Consigne: Restituez mot pour mot et en entier l'entretien ci-dessous sur les résultats de PISA.

Extrait du document:
※ ※ ※

La France 1ère de la classe ? Maryline Baumard (mars 2014)
Maryline Baumard, journaliste au Monde et spécialiste des questions d’éducation, auteure de l’ouvrage La France enfin première de la classe, analyse les derniers résultats de PISA qui donnent une gifle à l’école française sur le déclin. Mais la journaliste, menant son enquête, révèle qu’il n’y a pas de fatalité, juste des méthodes à mettre en place. Elle a accepté de répondre à nos questions.
Vous avez mené une enquête approfondie pour comprendre comment certains pays parviennent à obtenir d’excellents résultats pour PISA. Qu’avez-vous constaté ?
Certains pays ont su résoudre le drame que sont l’illettrisme et l’innumérisme dans nos sociétés moderne et prouver que nos 15 % de grand échec scolaire n’est pas une fatalité.

※ ※ ※

Extrait de données:

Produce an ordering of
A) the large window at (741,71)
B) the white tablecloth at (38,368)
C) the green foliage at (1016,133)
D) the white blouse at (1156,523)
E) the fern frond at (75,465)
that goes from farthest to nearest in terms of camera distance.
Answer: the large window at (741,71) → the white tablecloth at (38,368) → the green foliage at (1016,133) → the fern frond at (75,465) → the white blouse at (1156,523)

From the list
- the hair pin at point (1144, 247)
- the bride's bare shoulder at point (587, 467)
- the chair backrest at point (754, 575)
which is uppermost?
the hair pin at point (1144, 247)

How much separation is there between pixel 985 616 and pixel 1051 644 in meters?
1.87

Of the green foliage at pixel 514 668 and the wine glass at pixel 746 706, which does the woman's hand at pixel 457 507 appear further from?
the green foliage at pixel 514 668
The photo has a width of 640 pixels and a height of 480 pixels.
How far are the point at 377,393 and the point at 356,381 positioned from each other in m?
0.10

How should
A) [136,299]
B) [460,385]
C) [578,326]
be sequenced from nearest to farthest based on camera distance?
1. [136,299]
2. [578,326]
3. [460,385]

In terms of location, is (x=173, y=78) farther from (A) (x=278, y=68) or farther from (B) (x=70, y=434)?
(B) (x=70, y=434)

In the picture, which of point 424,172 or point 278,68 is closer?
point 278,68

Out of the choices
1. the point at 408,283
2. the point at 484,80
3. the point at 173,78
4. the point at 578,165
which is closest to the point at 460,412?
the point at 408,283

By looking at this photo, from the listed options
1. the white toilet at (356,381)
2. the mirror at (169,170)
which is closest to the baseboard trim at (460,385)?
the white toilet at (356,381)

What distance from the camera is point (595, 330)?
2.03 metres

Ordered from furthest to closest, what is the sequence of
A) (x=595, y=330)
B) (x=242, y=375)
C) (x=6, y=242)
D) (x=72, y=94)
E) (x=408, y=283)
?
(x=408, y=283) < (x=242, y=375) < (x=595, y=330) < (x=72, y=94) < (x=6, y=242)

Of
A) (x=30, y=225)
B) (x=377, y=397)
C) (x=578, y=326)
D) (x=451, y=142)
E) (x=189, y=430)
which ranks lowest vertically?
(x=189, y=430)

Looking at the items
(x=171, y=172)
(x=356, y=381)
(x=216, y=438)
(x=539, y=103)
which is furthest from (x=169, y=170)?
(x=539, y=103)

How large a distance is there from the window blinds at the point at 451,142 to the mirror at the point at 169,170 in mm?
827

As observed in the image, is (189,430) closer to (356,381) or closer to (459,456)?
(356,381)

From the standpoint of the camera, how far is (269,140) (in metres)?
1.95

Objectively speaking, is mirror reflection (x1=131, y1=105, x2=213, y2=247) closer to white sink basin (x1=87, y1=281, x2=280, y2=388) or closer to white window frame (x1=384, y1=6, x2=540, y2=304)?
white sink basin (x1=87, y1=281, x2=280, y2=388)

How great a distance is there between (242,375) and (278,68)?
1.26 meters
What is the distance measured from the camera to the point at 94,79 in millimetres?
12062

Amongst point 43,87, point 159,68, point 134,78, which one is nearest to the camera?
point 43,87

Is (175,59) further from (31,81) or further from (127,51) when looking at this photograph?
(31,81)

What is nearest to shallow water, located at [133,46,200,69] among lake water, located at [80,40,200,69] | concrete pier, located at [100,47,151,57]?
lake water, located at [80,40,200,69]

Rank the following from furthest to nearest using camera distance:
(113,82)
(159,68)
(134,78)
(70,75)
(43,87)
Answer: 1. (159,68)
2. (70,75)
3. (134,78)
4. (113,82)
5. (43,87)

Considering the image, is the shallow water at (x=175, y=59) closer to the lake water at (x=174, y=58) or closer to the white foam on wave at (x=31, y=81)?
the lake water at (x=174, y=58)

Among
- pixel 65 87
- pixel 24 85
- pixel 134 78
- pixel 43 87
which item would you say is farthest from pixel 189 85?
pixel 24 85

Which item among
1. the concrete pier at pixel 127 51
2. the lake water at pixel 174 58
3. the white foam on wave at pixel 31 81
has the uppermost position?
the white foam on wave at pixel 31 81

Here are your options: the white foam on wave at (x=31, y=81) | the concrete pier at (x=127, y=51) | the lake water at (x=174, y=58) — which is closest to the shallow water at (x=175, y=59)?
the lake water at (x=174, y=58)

※ ※ ※

Corrigé:
La France 1ère de la classe ? Maryline Baumard (mars 2014)
Maryline Baumard, journaliste au Monde et spécialiste des questions d’éducation, auteure de l’ouvrage La France enfin première de la classe, analyse les derniers résultats de PISA qui donnent une gifle à l’école française sur le déclin. Mais la journaliste, menant son enquête, révèle qu’il n’y a pas de fatalité, juste des méthodes à mettre en place. Elle a accepté de répondre à nos questions.
Vous avez mené une enquête approfondie pour comprendre comment certains pays parviennent à obtenir d’excellents résultats pour PISA. Qu’avez-vous constaté ?
Certains pays ont su résoudre le drame que sont l’illettrisme et l’innumérisme dans nos sociétés moderne et prouver que nos 15 % de grand échec scolaire n’est pas une fatalité.